**Instruction:** Copy the entire listing below word for word, leaving out the pictures.

Start of Extracted information

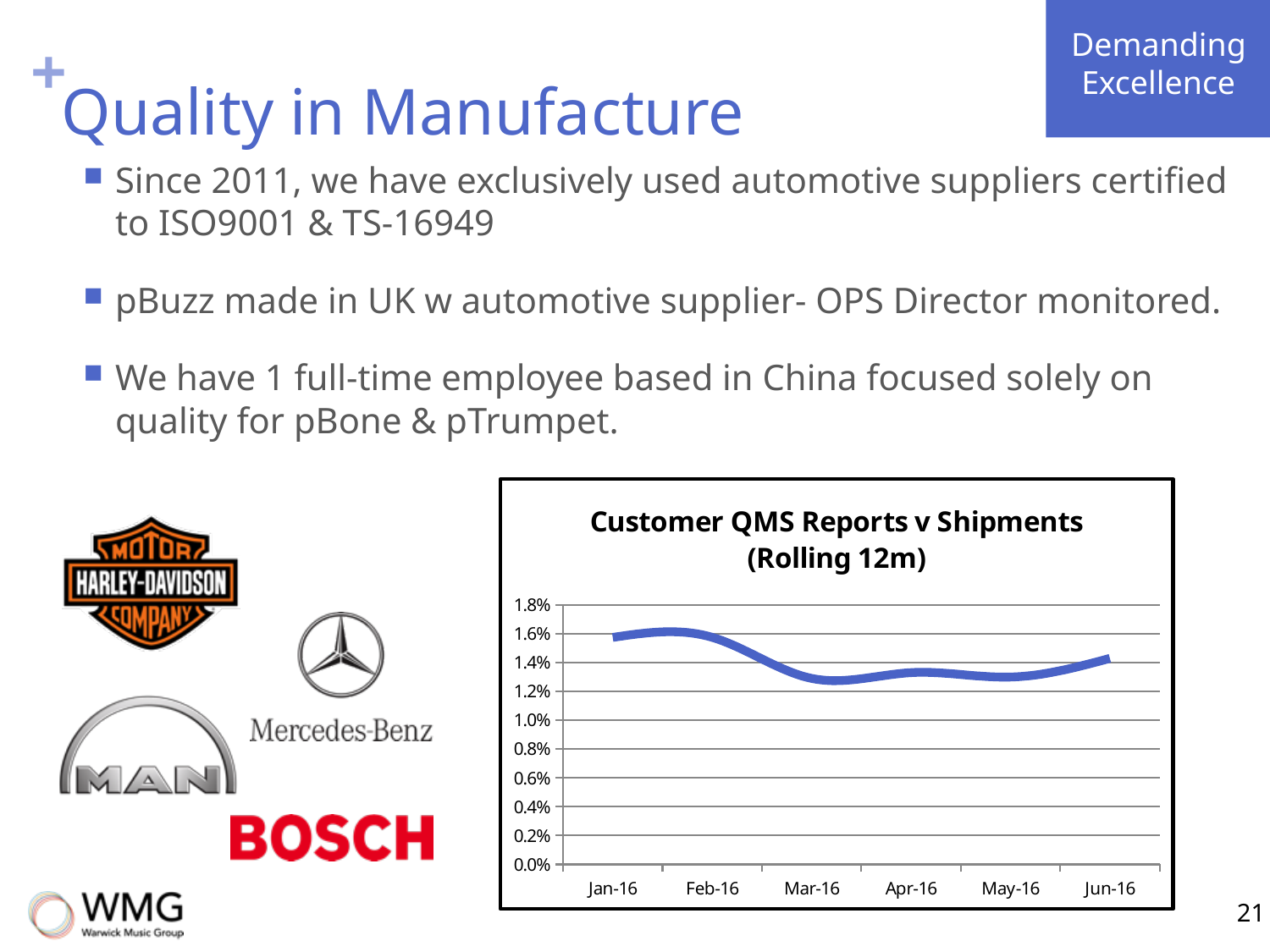
Is the value for Jan-16 greater or less than 1.4%? greater Is the value for Mar-16 greater or less than 1.4%? less Is the value for Apr-16 greater or less than 1.6%? less What kind of chart is shown on the slide? line chart How many months are plotted along the x axis of the chart? 6 What is the title of the chart on the slide? Customer QMS Reports v Shipments (Rolling 12m) Which is larger, the value for Jan-16 or the value for Mar-16? Jan-16 Does the line rise or fall between Jan-16 and Mar-16? fall What is the highest value shown on the y axis of the chart? 1.8% Which is larger, the value for Feb-16 or the value for Jun-16? Feb-16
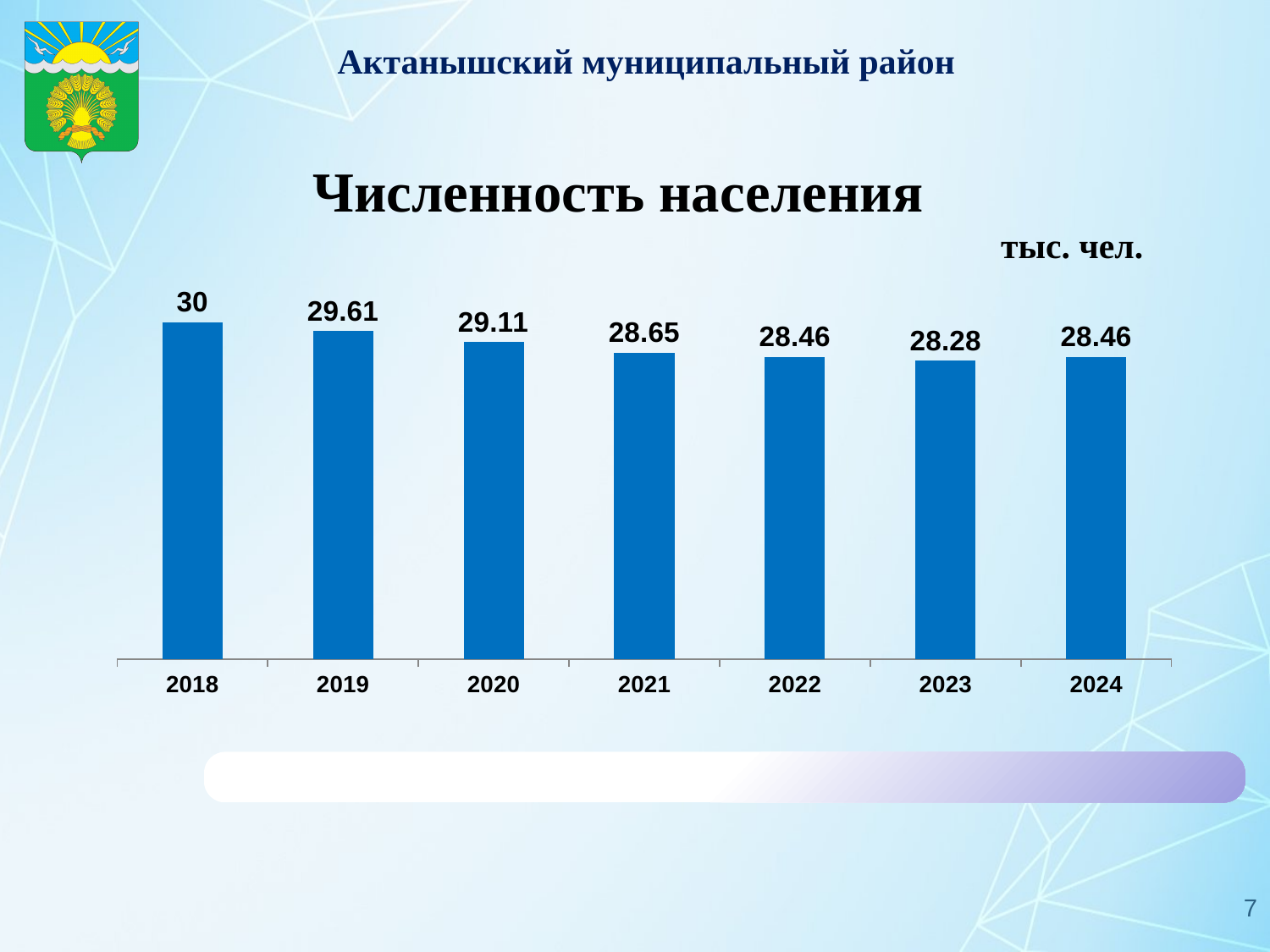
What unit is indicated for the values on the chart? тыс. чел. Which year has the lowest population value? 2023 Which year has the highest population value? 2018 What is the population value shown for 2021? 28.65 How many years are shown on the chart? 7 What is the population value shown for 2024? 28.46 What kind of chart is shown on the slide? bar chart Which year has a larger population value, 2019 or 2021? 2019 What is the difference between the population values for 2020 and 2023? 0.83 Do the population values generally rise or fall from 2018 to 2023? fall What is the population value shown for 2018? 30 What is the difference between the population values for 2018 and 2019? 0.39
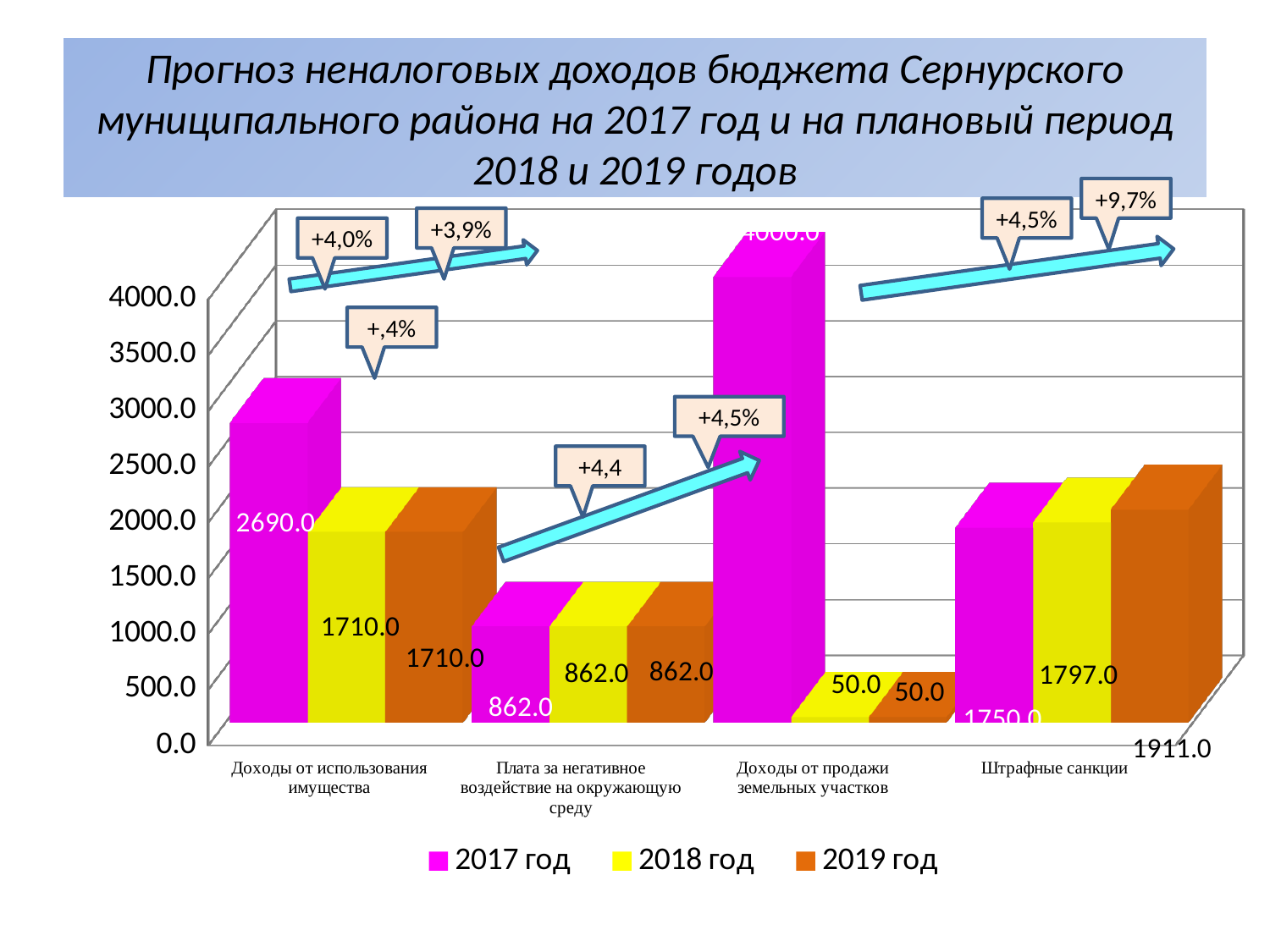
What is the 2017 год value for Доходы от использования имущества? 2690.0 What is the 2019 год value for Штрафные санкции? 1911.0 Is the 2017 год value for Доходы от продажи земельных участков greater or less than 3500? greater Which category has the lowest 2018 год value? Доходы от продажи земельных участков What is the 2018 год value for Штрафные санкции? 1797.0 Do the values for Штрафные санкции rise or fall from 2017 год to 2019 год? rise Which is larger for 2018 год: Штрафные санкции or Доходы от использования имущества? Штрафные санкции What is the 2018 год value for Доходы от продажи земельных участков? 50.0 How many series does the legend list? 3 What is the 2019 год value for Плата за негативное воздействие на окружающую среду? 862.0 By how much does the 2019 год value for Штрафные санкции exceed the 2017 год value? 161.0 What is the difference between the 2017 год and 2018 год values for Доходы от использования имущества? 980.0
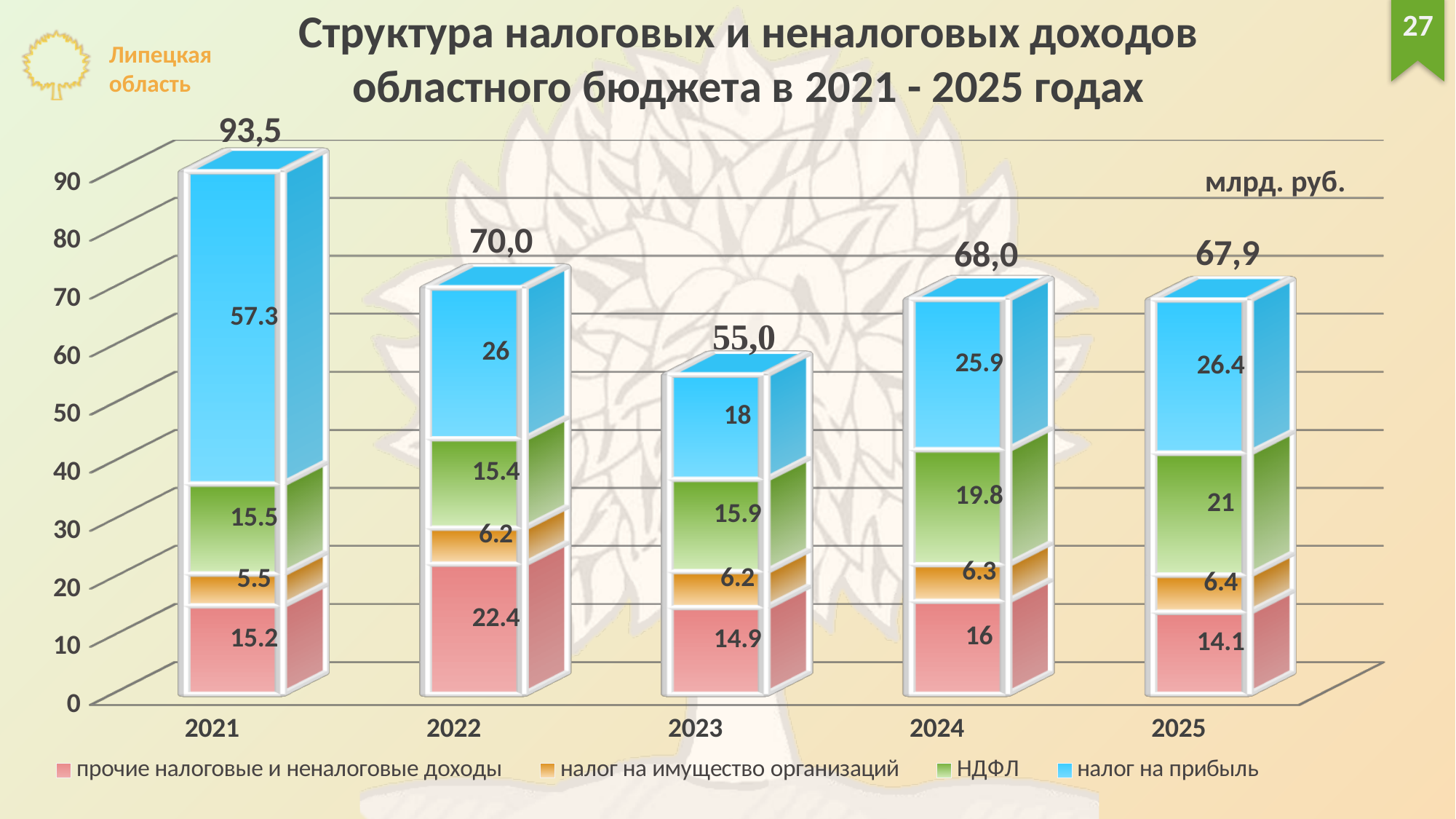
How many years are shown on the x axis? 5 Which year has the lowest total? 2023 What is the value of прочие налоговые и неналоговые доходы for 2022? 22.4 What kind of chart is shown on the slide? Stacked bar chart What is the value of налог на имущество организаций for 2025? 6.4 What is the value of налог на прибыль for 2021? 57.3 What is the total of the stacked bar for 2023? 55,0 What is the value of НДФЛ for 2024? 19.8 Which is larger, НДФЛ in 2025 or НДФЛ in 2023? НДФЛ in 2025 How many series does the legend list? 4 What is the difference between the налог на прибыль values for 2021 and 2022? 31.3 Which year has the highest total? 2021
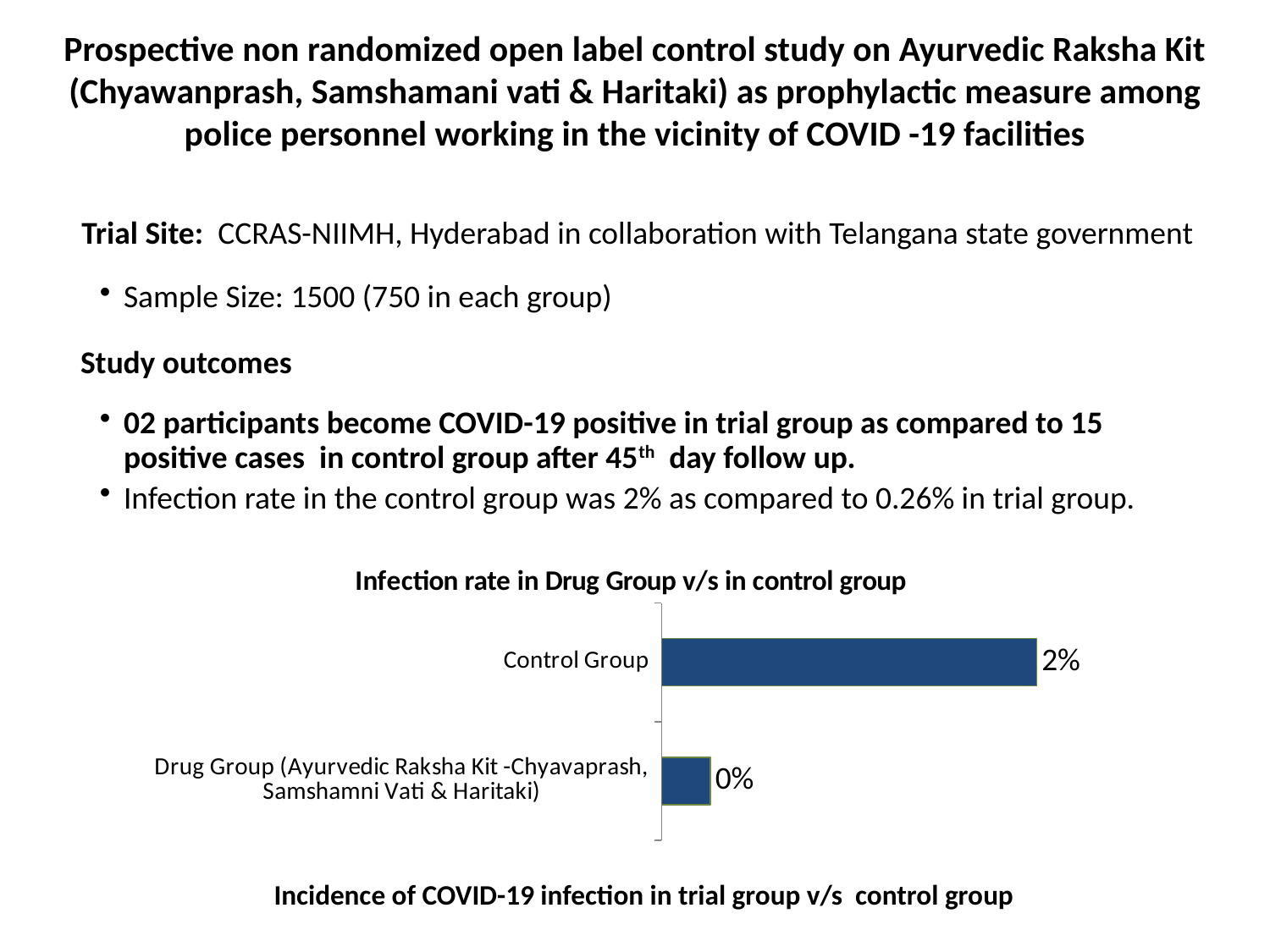
What is the infection rate shown for the Control Group in the chart? 2% Which group has the lowest infection rate in the chart? Drug Group (Ayurvedic Raksha Kit -Chyavaprash, Samshamni Vati & Haritaki) What is the title of the chart on the slide? Infection rate in Drug Group v/s in control group What type of chart is shown on the slide? Bar chart What is the infection rate shown for the Drug Group (Ayurvedic Raksha Kit -Chyavaprash, Samshamni Vati & Haritaki) in the chart? 0% What is the difference between the infection rate labels for the Control Group and the Drug Group in the chart? 2% What caption appears below the chart on the slide? Incidence of COVID-19 infection in trial group v/s control group Is the infection rate for the Control Group larger or smaller than that for the Drug Group? Larger Which group has the higher infection rate in the chart? Control Group How many categories (groups) are plotted in the chart? 2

End of Extracted information

**Your solution:**
Is the value for Jan-16 greater or less than 1.4%? greater Is the value for Mar-16 greater or less than 1.4%? less Is the value for Apr-16 greater or less than 1.6%? less What kind of chart is shown on the slide? line chart How many months are plotted along the x axis of the chart? 6 What is the title of the chart on the slide? Customer QMS Reports v Shipments (Rolling 12m) Which is larger, the value for Jan-16 or the value for Mar-16? Jan-16 Does the line rise or fall between Jan-16 and Mar-16? fall What is the highest value shown on the y axis of the chart? 1.8% Which is larger, the value for Feb-16 or the value for Jun-16? Feb-16
What unit is indicated for the values on the chart? тыс. чел. Which year has the lowest population value? 2023 Which year has the highest population value? 2018 What is the population value shown for 2021? 28.65 How many years are shown on the chart? 7 What is the population value shown for 2024? 28.46 What kind of chart is shown on the slide? bar chart Which year has a larger population value, 2019 or 2021? 2019 What is the difference between the population values for 2020 and 2023? 0.83 Do the population values generally rise or fall from 2018 to 2023? fall What is the population value shown for 2018? 30 What is the difference between the population values for 2018 and 2019? 0.39
What is the 2017 год value for Доходы от использования имущества? 2690.0 What is the 2019 год value for Штрафные санкции? 1911.0 Is the 2017 год value for Доходы от продажи земельных участков greater or less than 3500? greater Which category has the lowest 2018 год value? Доходы от продажи земельных участков What is the 2018 год value for Штрафные санкции? 1797.0 Do the values for Штрафные санкции rise or fall from 2017 год to 2019 год? rise Which is larger for 2018 год: Штрафные санкции or Доходы от использования имущества? Штрафные санкции What is the 2018 год value for Доходы от продажи земельных участков? 50.0 How many series does the legend list? 3 What is the 2019 год value for Плата за негативное воздействие на окружающую среду? 862.0 By how much does the 2019 год value for Штрафные санкции exceed the 2017 год value? 161.0 What is the difference between the 2017 год and 2018 год values for Доходы от использования имущества? 980.0
How many years are shown on the x axis? 5 Which year has the lowest total? 2023 What is the value of прочие налоговые и неналоговые доходы for 2022? 22.4 What kind of chart is shown on the slide? Stacked bar chart What is the value of налог на имущество организаций for 2025? 6.4 What is the value of налог на прибыль for 2021? 57.3 What is the total of the stacked bar for 2023? 55,0 What is the value of НДФЛ for 2024? 19.8 Which is larger, НДФЛ in 2025 or НДФЛ in 2023? НДФЛ in 2025 How many series does the legend list? 4 What is the difference between the налог на прибыль values for 2021 and 2022? 31.3 Which year has the highest total? 2021
What is the infection rate shown for the Control Group in the chart? 2% Which group has the lowest infection rate in the chart? Drug Group (Ayurvedic Raksha Kit -Chyavaprash, Samshamni Vati & Haritaki) What is the title of the chart on the slide? Infection rate in Drug Group v/s in control group What type of chart is shown on the slide? Bar chart What is the infection rate shown for the Drug Group (Ayurvedic Raksha Kit -Chyavaprash, Samshamni Vati & Haritaki) in the chart? 0% What is the difference between the infection rate labels for the Control Group and the Drug Group in the chart? 2% What caption appears below the chart on the slide? Incidence of COVID-19 infection in trial group v/s control group Is the infection rate for the Control Group larger or smaller than that for the Drug Group? Larger Which group has the higher infection rate in the chart? Control Group How many categories (groups) are plotted in the chart? 2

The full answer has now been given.